Pues sí, es posible. Y encima hay que oír que Mario Mendoza es 'uno de los máximos exponentes de la nueva narrativa colombiana', la cual se caracterizaría por desmarcarse explícitamente -¡y dale!- de los paradigmas del realismo mágico, sustituido para lo ocasión, todo parece indicar, por un realismo paranormal.

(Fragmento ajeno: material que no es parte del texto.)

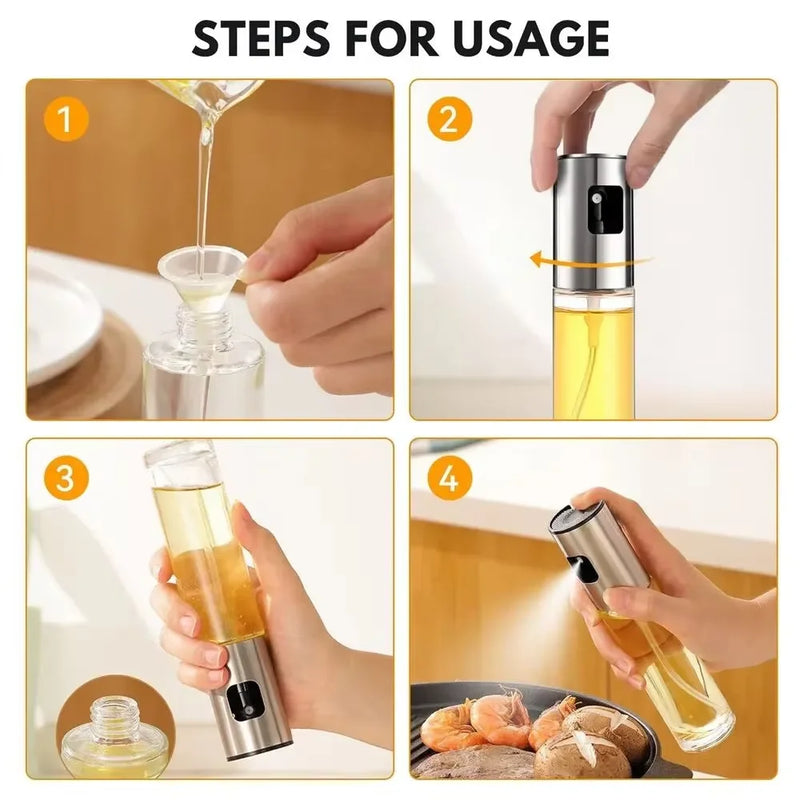 STEPS FOR USAGE

1

2

3

4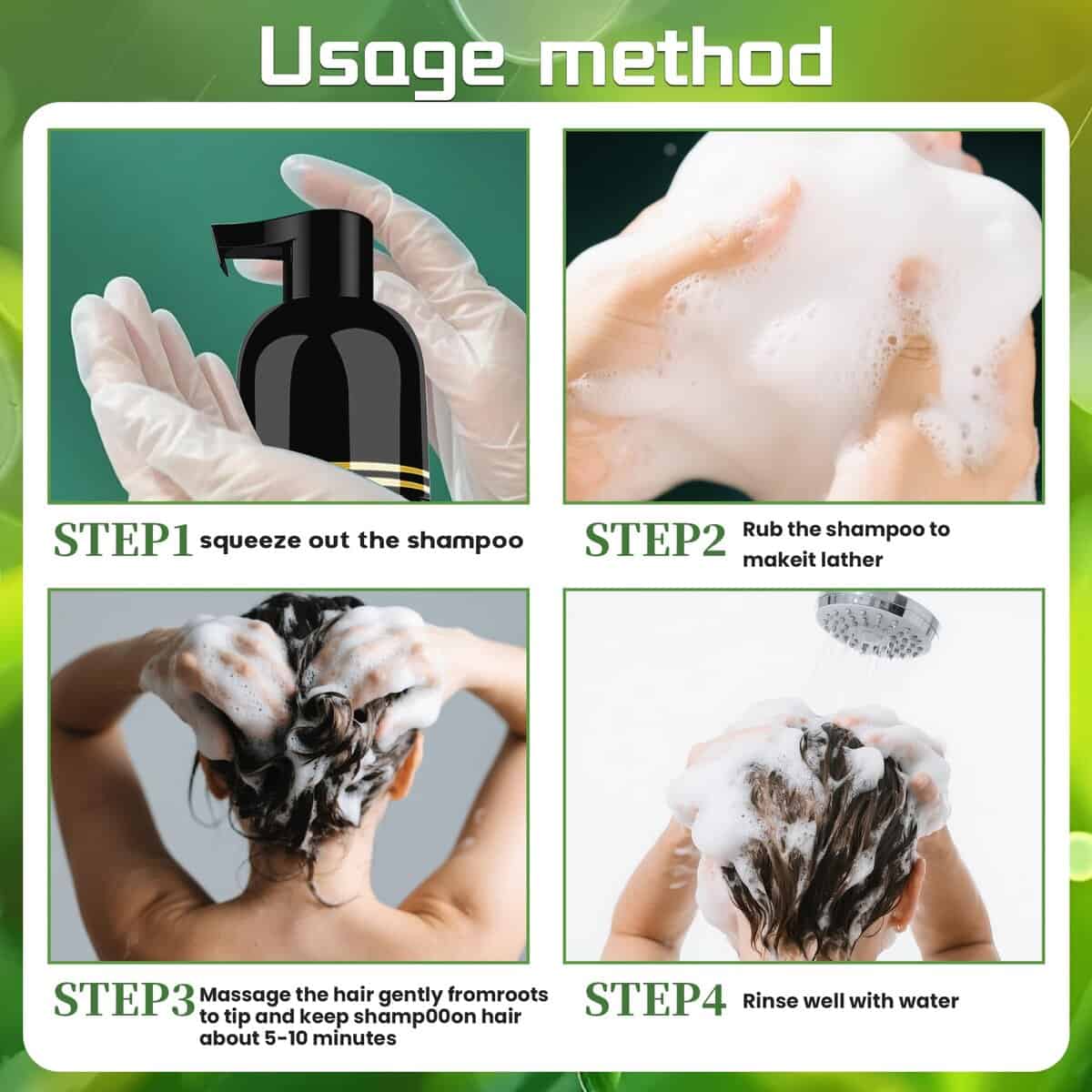 Usage method

STEP1 squeeze out the shampoo

STEP2 Rub the shampoo to makeit lather

STEP3 Massage the hair gently fromroots to tip and keep shamp00on hair about 5-10 minutes

STEP4 Rinse well with water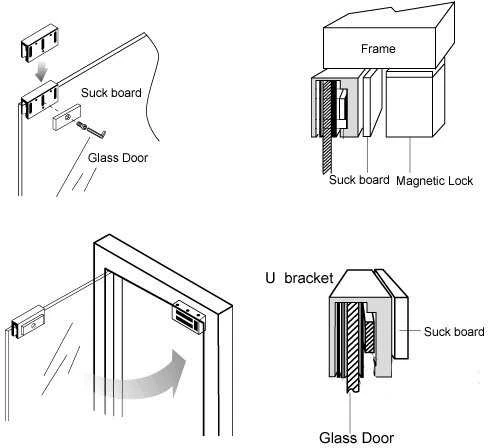 Suck board

Glass Door

Frame

Suck board

Magnetic Lock

U bracket

Suck board

Glass Door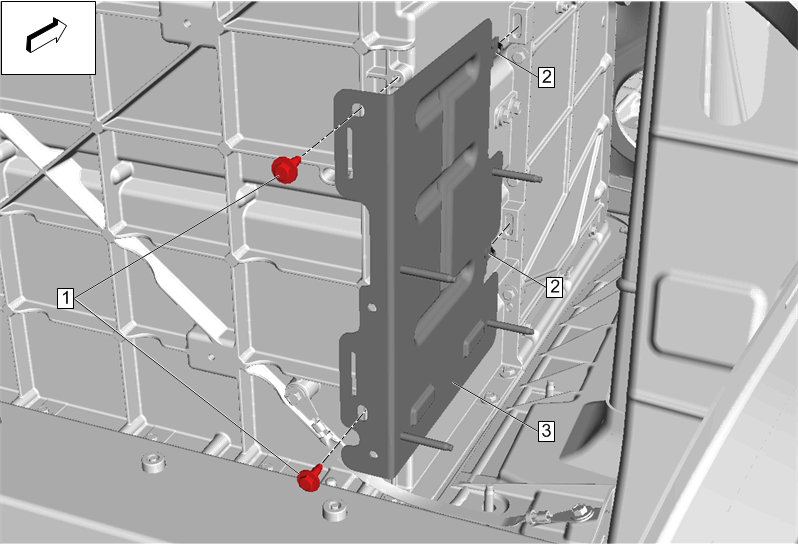 2
1
2
3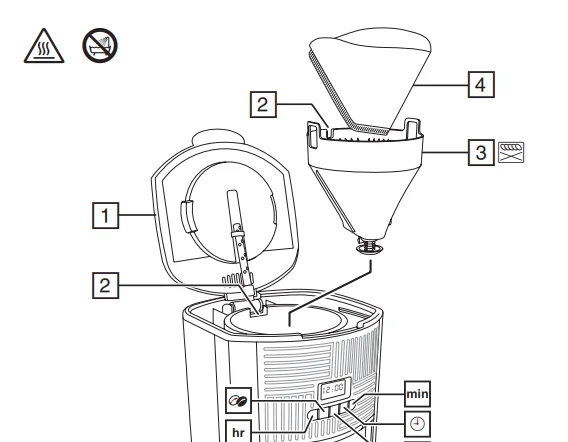 4

2

3

1

2

12:00

min

hr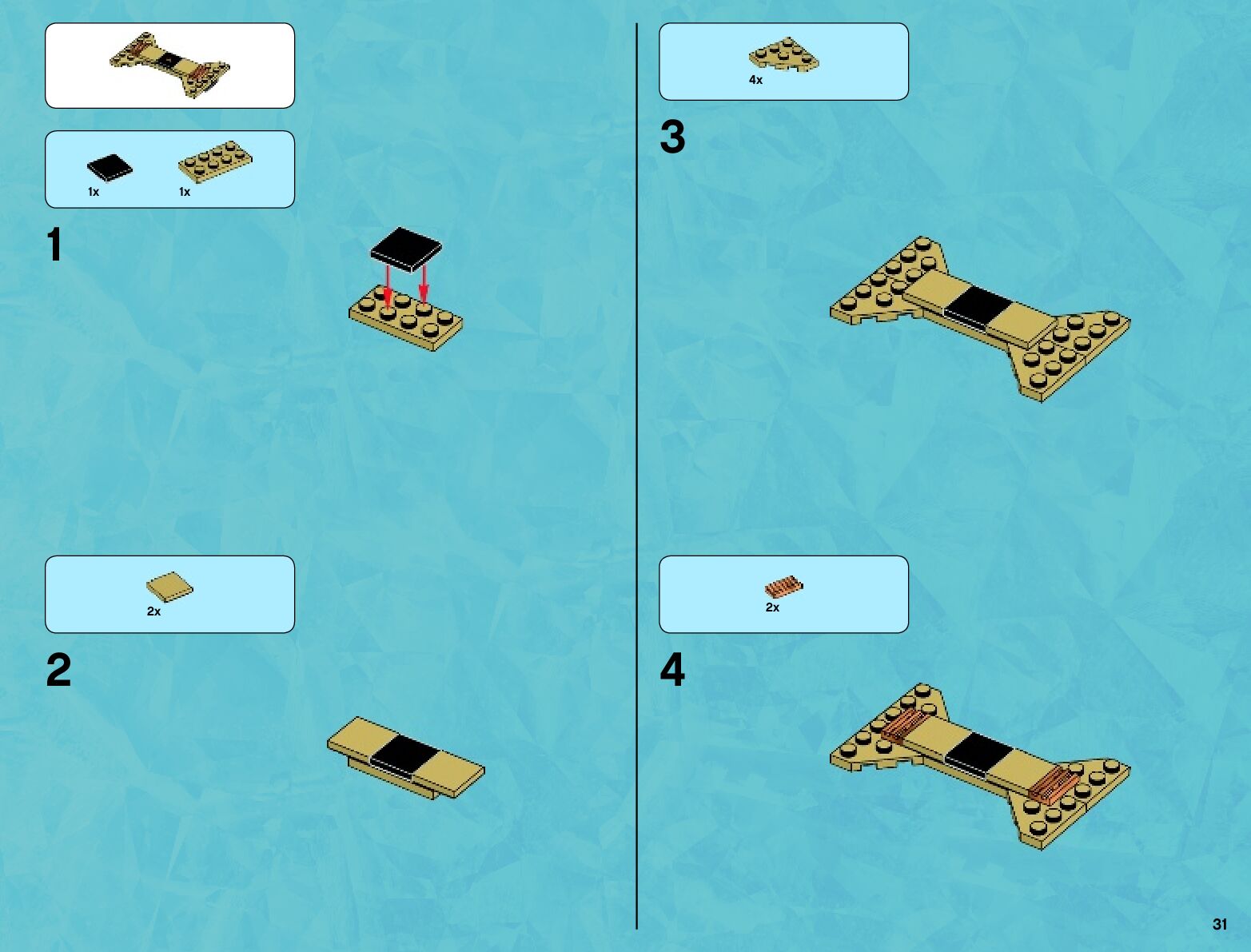 1x 1x

1

2x

2

4x

3

2x

4

31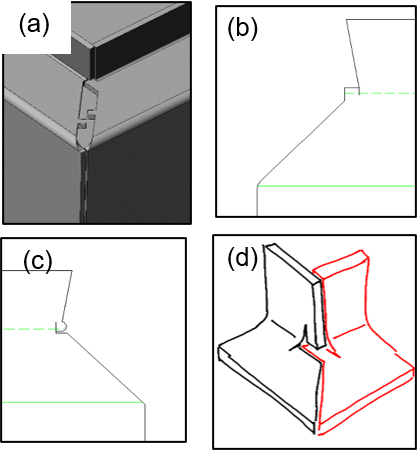 (a)

(b)

(c)

(d)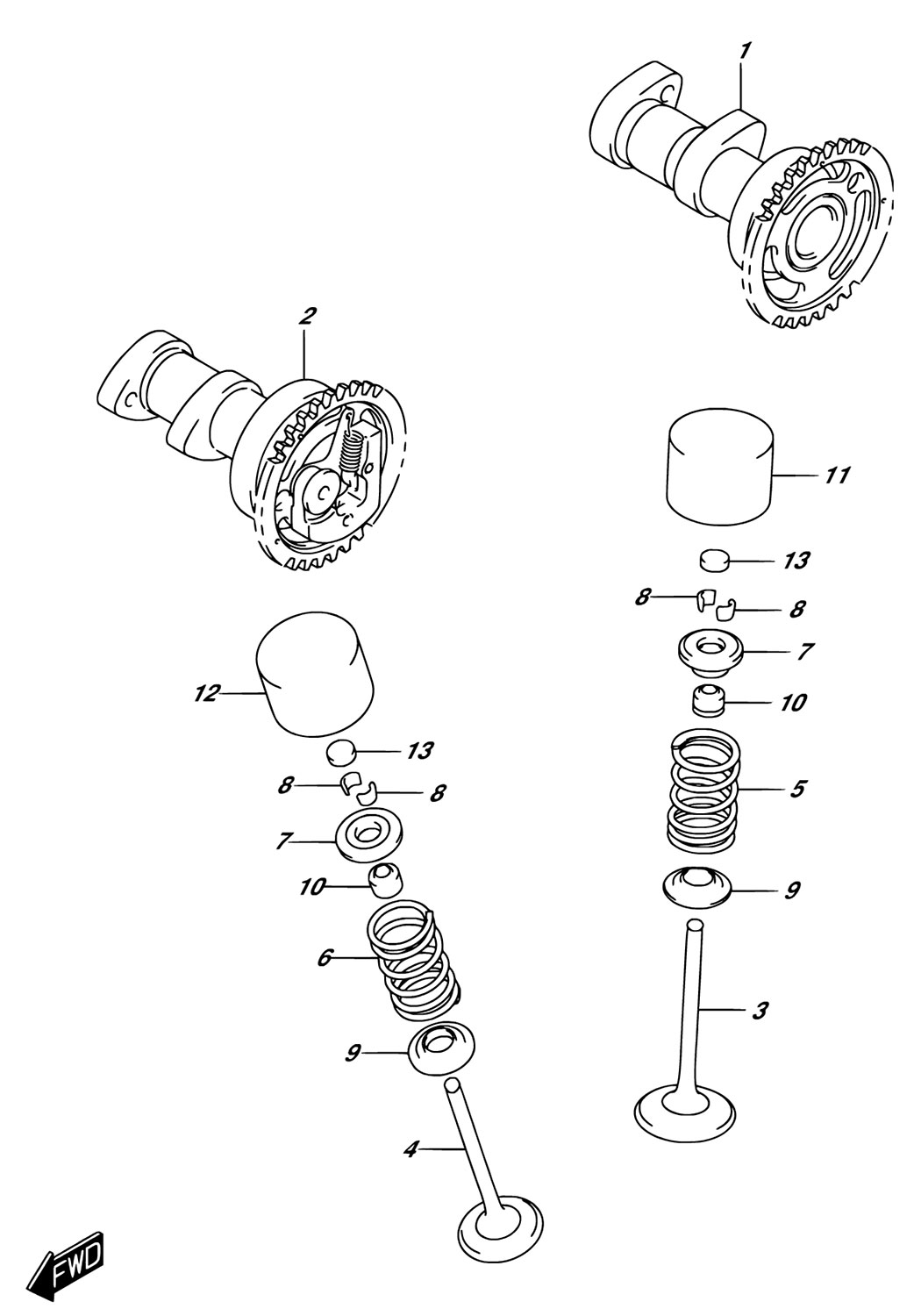 1

2

11

13

8

8

7

10

5

9

3

12

13

8

8

7

10

6

9

4

FWD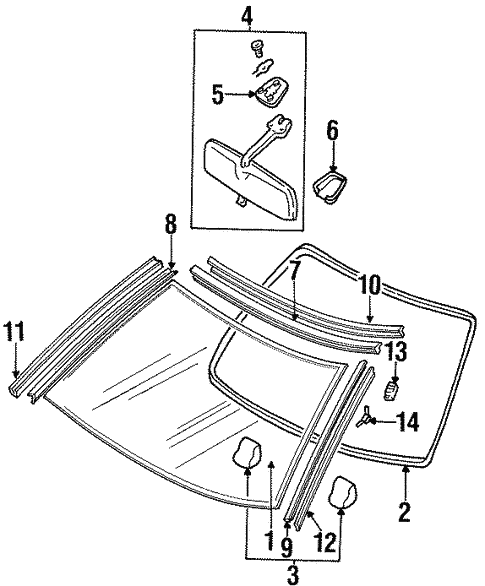 4
5
6
8
7
10
11
13
14
2
1
9
12
3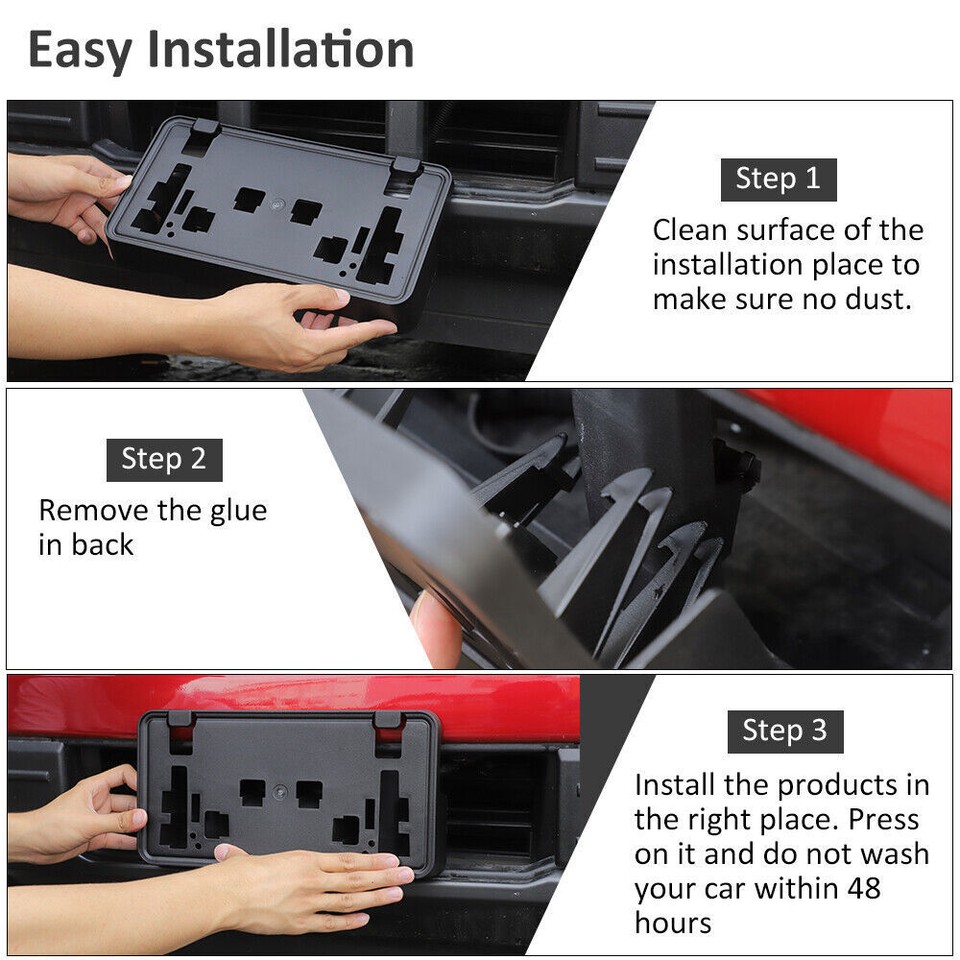 Easy Installation

Step 1

Clean surface of the installation place to make sure no dust.

Step 2

Remove the glue in back

Step 3

Install the products in the right place. Press on it and do not wash your car within 48 hours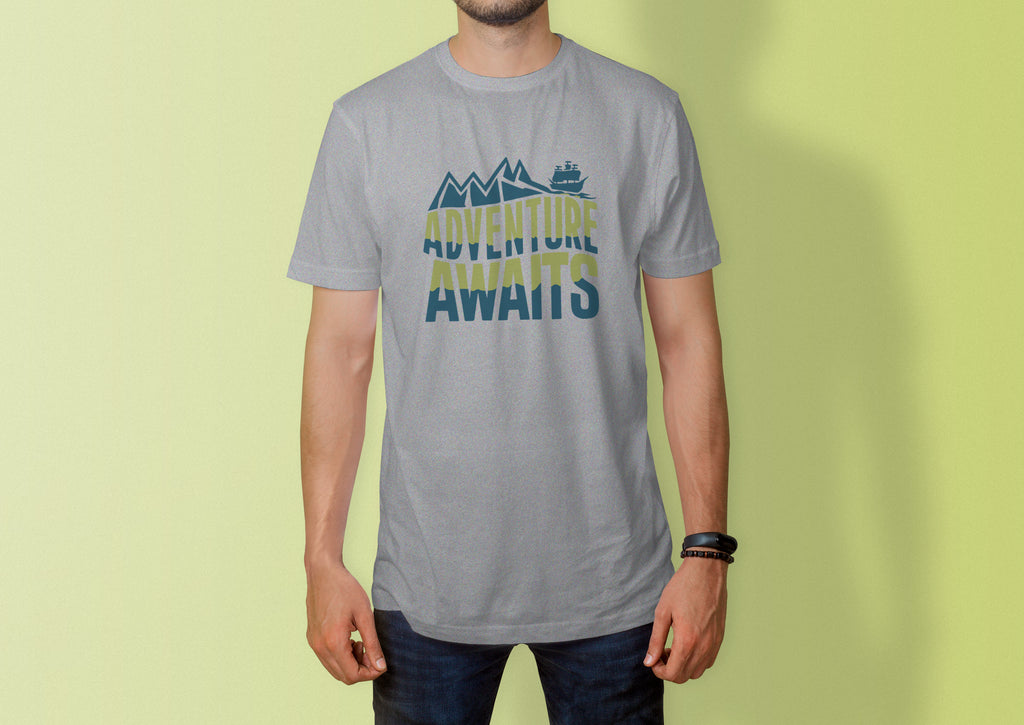 ADVENTURE
AWAITS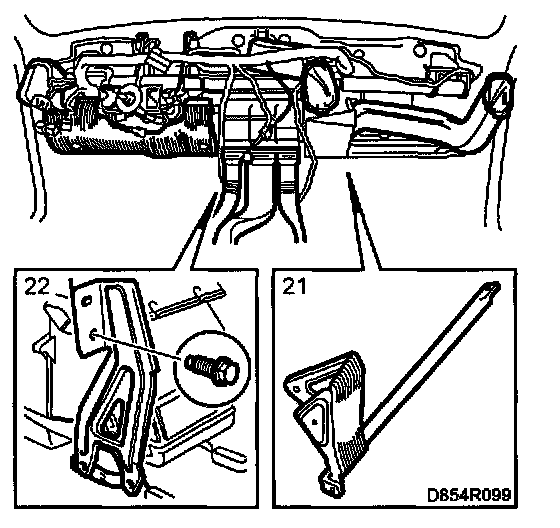 22

21

D854R099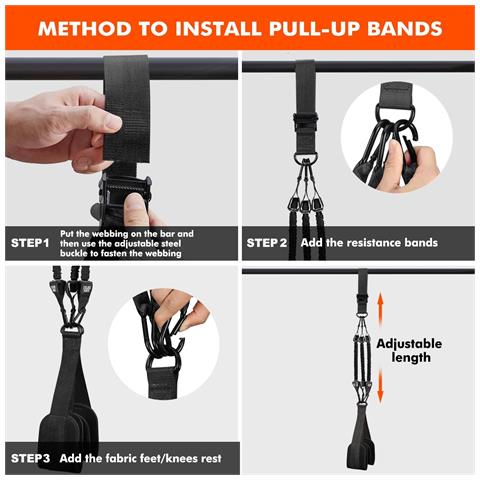 METHOD TO INSTALL PULL-UP BANDS

STEP1 Put the webbing on the bar and then use the adjustable steel buckle to fasten the webbing

STEP 2 Add the resistance bands

STEP3 Add the fabric feet/knees rest

Adjustable length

Se está hablando de una novela que por sí sola incumple los requisitos mínimos para que se trate de ella con algún detenimiento. Que se haga se debe a un malentendido producido por haber sido distinguida con un premio de renombre, convocado por un sello editorial asimismo de renombre. La desproporción entre el crédito del galardón y la obra premiada es tal, que mueve a preguntarse qué tipo de cauces, qué mecanismos de selección y qué clase de consignas hacen que se desaproveche una plataforma de este calibre, cuando se cuentan por decenas los escritores hispanoamericanos de valía que siguen sin ser reconocidos ni conocidos fuera de sus países. Las pocas respuestas que cabe darse señalan hacia una perfecta desorientación tanto respecto a la situación real de la literatura en lengua española como respecto a los objetivos a perseguir. Llegados a este punto, sin embargo, ya no es cuestión de abundar en la denuncia más o menos airada o más o menos ingenua de los premios literarios, de sus trastiendas, de sus efectos distorsionadores. Mientras los medios de comunicación respondan indiscriminadamente al señuelo de las sucesivas convocatorias, los premios seguirán siendo para las editoriales plataformas de promoción relativamente rentables, y adelante con ellos. Lo que en esta ocasión vale la pena traer a colación por una vez es la implicación, en todo este tinglado, de los jurados, que contribuyen con su crédito personal a dar crédito al premio en cuestión, y que en casos como el que aquí se trata contribuyen, con su prestigio, a confundir al lector.
Satanás ha sido premiada
por un jurado en el que, aparte del editor, figuran Guillermo Cabrera Infante, Pere Gimferrer, Almudena Grandes, José María Merino, Justo Navarro y Jorge Volpi. Cuesta admitir que ninguno de ellos pueda juzgar favorablemente la novela. Pero si no es así, ¿qué imperativo había de asociar a ella sus nombres? ¿El compromiso adquirido hacia la editorial como jurado desplaza el adquirido previamente con los lectores, por no decir con el propio juicio y exigencia? ¿No existen formas de conciliar ambos? Preguntas que se hacen aquí con todo el respeto, y que buscan reacciones que, de producirse en la dirección deseada, beneficiarían a todos.